*Raw data*.

** BEGIN **

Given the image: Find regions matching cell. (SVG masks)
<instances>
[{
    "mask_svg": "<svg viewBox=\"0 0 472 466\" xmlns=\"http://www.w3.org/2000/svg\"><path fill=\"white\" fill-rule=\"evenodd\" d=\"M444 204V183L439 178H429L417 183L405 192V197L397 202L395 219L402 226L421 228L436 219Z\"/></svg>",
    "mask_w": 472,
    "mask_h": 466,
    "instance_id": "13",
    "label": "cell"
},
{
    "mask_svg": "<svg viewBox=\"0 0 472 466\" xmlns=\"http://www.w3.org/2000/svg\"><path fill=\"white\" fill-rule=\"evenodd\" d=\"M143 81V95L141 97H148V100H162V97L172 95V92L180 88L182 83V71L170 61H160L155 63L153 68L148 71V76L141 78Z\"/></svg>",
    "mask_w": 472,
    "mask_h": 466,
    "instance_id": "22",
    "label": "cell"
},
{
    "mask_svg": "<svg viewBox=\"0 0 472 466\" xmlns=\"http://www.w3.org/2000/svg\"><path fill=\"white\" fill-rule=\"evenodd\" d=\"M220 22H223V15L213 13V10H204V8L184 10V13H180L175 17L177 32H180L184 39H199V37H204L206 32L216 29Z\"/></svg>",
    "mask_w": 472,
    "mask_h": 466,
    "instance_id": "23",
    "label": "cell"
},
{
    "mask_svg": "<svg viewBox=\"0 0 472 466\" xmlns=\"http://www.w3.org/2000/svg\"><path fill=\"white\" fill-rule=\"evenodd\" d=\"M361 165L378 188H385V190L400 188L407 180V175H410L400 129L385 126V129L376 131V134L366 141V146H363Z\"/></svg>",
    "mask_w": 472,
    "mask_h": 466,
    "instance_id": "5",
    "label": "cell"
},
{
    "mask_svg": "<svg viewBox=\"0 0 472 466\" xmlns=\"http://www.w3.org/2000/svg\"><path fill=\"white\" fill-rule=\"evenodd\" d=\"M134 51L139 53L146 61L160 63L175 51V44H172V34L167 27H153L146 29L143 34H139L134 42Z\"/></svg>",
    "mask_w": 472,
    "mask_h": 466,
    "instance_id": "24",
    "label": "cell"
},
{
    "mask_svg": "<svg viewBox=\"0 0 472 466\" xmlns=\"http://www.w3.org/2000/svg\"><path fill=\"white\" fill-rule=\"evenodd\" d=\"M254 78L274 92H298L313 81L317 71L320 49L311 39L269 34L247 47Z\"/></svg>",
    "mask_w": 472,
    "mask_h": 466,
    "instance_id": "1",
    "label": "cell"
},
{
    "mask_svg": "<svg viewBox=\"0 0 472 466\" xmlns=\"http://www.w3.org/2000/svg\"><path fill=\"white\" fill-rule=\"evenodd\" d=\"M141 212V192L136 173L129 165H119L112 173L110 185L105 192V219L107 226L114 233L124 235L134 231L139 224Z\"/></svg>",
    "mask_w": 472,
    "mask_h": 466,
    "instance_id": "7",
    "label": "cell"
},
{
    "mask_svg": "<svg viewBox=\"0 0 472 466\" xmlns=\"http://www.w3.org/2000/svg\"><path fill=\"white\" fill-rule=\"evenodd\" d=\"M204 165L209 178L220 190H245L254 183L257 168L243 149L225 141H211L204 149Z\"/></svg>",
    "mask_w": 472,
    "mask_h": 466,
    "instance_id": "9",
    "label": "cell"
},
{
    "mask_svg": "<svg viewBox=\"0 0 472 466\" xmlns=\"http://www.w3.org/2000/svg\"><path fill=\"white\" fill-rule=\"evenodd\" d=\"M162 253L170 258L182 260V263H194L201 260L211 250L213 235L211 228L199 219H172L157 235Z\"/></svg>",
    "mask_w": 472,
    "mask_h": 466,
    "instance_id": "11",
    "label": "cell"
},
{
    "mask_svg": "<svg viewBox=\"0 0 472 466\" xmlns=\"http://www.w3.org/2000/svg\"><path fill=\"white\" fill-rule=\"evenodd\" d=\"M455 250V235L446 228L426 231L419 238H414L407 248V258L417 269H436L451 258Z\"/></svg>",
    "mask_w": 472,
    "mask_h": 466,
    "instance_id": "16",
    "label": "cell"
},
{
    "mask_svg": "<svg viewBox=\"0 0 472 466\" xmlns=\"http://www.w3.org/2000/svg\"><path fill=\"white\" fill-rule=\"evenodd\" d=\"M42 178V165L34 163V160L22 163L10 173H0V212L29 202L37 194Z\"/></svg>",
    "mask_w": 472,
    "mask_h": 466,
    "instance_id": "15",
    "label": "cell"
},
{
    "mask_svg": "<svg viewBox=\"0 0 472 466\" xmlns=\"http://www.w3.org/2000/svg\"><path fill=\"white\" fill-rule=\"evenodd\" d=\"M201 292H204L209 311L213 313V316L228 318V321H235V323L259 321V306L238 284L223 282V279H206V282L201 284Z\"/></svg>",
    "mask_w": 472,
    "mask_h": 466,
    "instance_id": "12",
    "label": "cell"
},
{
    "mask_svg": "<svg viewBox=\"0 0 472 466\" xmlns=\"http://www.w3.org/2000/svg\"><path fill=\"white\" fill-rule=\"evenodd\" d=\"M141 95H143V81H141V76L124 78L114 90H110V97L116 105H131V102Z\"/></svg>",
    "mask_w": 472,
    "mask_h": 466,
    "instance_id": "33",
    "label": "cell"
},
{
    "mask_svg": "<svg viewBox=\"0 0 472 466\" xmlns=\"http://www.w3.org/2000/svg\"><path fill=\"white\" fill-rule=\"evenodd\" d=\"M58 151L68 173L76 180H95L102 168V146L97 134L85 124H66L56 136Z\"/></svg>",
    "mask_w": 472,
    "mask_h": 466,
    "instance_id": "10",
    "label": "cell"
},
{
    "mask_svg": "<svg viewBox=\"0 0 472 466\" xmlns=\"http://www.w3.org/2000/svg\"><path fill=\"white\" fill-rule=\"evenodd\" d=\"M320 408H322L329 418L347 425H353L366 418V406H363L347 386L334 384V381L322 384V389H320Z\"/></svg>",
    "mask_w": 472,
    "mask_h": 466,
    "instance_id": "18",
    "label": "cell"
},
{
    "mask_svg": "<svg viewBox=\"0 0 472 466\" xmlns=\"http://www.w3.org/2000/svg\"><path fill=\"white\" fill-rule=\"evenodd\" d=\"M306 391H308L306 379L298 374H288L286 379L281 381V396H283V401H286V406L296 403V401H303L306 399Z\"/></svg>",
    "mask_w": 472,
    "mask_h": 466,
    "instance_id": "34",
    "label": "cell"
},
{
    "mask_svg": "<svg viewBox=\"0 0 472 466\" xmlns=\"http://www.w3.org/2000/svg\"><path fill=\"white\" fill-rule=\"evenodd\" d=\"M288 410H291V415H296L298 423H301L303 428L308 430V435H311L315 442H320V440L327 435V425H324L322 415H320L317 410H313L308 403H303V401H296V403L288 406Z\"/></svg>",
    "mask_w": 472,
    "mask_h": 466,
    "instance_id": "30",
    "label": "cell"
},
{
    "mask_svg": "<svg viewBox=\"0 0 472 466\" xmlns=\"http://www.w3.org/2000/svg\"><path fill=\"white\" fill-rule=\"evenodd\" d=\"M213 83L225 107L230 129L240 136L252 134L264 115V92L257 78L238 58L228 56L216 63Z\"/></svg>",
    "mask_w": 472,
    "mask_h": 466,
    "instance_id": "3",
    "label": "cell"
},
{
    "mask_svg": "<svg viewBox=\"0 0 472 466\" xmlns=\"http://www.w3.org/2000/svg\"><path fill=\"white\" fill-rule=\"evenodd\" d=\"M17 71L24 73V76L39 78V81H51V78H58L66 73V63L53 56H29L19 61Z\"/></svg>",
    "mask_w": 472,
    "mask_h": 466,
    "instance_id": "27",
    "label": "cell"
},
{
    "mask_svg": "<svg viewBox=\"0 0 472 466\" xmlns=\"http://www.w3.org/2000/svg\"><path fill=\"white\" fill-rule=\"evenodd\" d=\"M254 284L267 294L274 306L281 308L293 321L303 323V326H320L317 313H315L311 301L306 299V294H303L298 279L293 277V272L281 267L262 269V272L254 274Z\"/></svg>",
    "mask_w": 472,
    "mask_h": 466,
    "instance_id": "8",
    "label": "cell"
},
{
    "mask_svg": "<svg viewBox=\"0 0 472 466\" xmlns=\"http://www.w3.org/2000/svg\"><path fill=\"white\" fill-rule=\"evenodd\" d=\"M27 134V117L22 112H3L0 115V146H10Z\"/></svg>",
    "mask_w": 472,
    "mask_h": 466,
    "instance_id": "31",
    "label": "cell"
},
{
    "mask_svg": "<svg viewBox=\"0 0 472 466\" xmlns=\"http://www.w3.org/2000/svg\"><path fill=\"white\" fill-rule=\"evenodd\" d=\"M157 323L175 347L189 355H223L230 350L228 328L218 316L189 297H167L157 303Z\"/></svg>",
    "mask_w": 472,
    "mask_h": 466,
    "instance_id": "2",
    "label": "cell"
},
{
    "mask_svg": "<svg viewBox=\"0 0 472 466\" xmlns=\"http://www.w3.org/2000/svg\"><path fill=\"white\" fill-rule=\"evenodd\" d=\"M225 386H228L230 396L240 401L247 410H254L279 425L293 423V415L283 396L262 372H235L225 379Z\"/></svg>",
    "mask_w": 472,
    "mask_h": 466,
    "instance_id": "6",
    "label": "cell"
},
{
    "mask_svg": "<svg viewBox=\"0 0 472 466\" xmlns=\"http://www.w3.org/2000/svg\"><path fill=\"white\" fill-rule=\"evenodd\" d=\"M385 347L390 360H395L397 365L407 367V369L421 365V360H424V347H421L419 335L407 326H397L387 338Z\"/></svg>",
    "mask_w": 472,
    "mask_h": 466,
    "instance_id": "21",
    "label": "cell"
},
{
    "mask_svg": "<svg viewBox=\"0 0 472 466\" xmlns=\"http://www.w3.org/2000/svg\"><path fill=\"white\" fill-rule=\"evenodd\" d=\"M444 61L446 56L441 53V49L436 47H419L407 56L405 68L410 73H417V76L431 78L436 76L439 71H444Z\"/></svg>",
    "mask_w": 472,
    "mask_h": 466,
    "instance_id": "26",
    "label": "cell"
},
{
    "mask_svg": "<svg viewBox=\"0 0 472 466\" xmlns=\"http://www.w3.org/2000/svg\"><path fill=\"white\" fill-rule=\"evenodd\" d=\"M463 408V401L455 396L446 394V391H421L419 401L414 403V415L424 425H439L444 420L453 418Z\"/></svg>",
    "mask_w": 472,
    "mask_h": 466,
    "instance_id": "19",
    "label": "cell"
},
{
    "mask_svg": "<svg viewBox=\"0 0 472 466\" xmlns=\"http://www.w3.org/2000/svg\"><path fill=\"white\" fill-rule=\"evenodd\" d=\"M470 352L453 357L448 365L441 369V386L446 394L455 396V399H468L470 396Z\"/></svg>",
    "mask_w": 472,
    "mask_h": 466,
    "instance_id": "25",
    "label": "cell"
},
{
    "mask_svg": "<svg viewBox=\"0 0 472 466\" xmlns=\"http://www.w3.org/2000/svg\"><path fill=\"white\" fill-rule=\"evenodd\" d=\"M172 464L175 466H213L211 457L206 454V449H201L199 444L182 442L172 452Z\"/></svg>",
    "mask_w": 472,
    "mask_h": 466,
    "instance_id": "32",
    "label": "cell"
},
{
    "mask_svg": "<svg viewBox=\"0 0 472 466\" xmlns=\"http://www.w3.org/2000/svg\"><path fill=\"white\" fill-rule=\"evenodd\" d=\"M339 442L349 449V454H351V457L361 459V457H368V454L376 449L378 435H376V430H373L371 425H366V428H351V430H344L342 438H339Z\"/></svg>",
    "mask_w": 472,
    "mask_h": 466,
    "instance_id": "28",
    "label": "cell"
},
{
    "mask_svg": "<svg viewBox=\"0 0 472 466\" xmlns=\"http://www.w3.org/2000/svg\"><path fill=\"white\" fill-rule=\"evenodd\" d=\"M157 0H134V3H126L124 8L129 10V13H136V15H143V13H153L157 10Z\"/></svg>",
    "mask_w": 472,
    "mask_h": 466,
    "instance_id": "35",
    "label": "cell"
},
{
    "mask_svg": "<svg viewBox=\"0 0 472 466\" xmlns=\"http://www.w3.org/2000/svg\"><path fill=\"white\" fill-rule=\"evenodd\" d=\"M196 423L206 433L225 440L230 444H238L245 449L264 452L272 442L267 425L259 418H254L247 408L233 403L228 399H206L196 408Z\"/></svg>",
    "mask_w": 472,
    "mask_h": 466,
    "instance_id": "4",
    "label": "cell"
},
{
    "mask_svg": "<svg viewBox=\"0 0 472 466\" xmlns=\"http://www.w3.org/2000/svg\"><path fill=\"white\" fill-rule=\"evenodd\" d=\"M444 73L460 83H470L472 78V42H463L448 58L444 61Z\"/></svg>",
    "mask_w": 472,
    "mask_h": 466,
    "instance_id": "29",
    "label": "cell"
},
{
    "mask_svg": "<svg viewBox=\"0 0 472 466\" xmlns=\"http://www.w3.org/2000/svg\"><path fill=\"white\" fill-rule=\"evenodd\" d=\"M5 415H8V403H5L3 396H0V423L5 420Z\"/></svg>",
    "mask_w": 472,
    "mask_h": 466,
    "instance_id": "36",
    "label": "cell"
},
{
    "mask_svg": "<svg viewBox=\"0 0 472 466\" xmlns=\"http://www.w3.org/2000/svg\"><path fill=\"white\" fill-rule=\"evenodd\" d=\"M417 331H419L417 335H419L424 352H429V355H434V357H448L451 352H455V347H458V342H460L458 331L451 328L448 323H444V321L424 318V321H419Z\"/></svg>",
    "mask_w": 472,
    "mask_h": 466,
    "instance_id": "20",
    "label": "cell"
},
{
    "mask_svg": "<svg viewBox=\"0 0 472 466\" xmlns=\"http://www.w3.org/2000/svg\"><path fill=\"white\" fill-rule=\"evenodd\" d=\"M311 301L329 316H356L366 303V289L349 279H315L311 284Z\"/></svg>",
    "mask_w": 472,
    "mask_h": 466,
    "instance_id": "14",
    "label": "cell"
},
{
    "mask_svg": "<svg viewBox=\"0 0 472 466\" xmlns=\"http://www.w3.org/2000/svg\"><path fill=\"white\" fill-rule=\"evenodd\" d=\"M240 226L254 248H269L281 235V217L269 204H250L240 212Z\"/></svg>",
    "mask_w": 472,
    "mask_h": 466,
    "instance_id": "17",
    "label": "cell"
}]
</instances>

** END **
** BEGIN **

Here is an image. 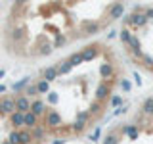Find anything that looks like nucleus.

** END **

Copy out word for word everything in the material above from the line containing "Given the image: Find" down to the line containing "51L139 53L146 61L160", with both of those lines included.

*Complete response*.
Given the image: Find regions matching cell. (SVG masks)
<instances>
[{
    "mask_svg": "<svg viewBox=\"0 0 472 466\" xmlns=\"http://www.w3.org/2000/svg\"><path fill=\"white\" fill-rule=\"evenodd\" d=\"M444 204V183L439 178H429L417 183L405 192V197L397 202L395 219L402 226L421 228L436 219Z\"/></svg>",
    "mask_w": 472,
    "mask_h": 466,
    "instance_id": "13",
    "label": "cell"
},
{
    "mask_svg": "<svg viewBox=\"0 0 472 466\" xmlns=\"http://www.w3.org/2000/svg\"><path fill=\"white\" fill-rule=\"evenodd\" d=\"M143 81V95L141 97H148V100H162V97L172 95V92L180 88L182 83V71L170 61H160L155 63L153 68L148 71V76L141 78Z\"/></svg>",
    "mask_w": 472,
    "mask_h": 466,
    "instance_id": "22",
    "label": "cell"
},
{
    "mask_svg": "<svg viewBox=\"0 0 472 466\" xmlns=\"http://www.w3.org/2000/svg\"><path fill=\"white\" fill-rule=\"evenodd\" d=\"M220 22H223V15L213 13V10H204V8L184 10V13H180L175 17L177 32H180L184 39H199V37H204L206 32L216 29Z\"/></svg>",
    "mask_w": 472,
    "mask_h": 466,
    "instance_id": "23",
    "label": "cell"
},
{
    "mask_svg": "<svg viewBox=\"0 0 472 466\" xmlns=\"http://www.w3.org/2000/svg\"><path fill=\"white\" fill-rule=\"evenodd\" d=\"M361 165L378 188H385V190L400 188L407 180V175H410L400 129L385 126V129L376 131V134L366 141V146H363Z\"/></svg>",
    "mask_w": 472,
    "mask_h": 466,
    "instance_id": "5",
    "label": "cell"
},
{
    "mask_svg": "<svg viewBox=\"0 0 472 466\" xmlns=\"http://www.w3.org/2000/svg\"><path fill=\"white\" fill-rule=\"evenodd\" d=\"M134 51L139 53L146 61L160 63L175 51V44H172V34L167 27H153L146 29L143 34H139L134 42Z\"/></svg>",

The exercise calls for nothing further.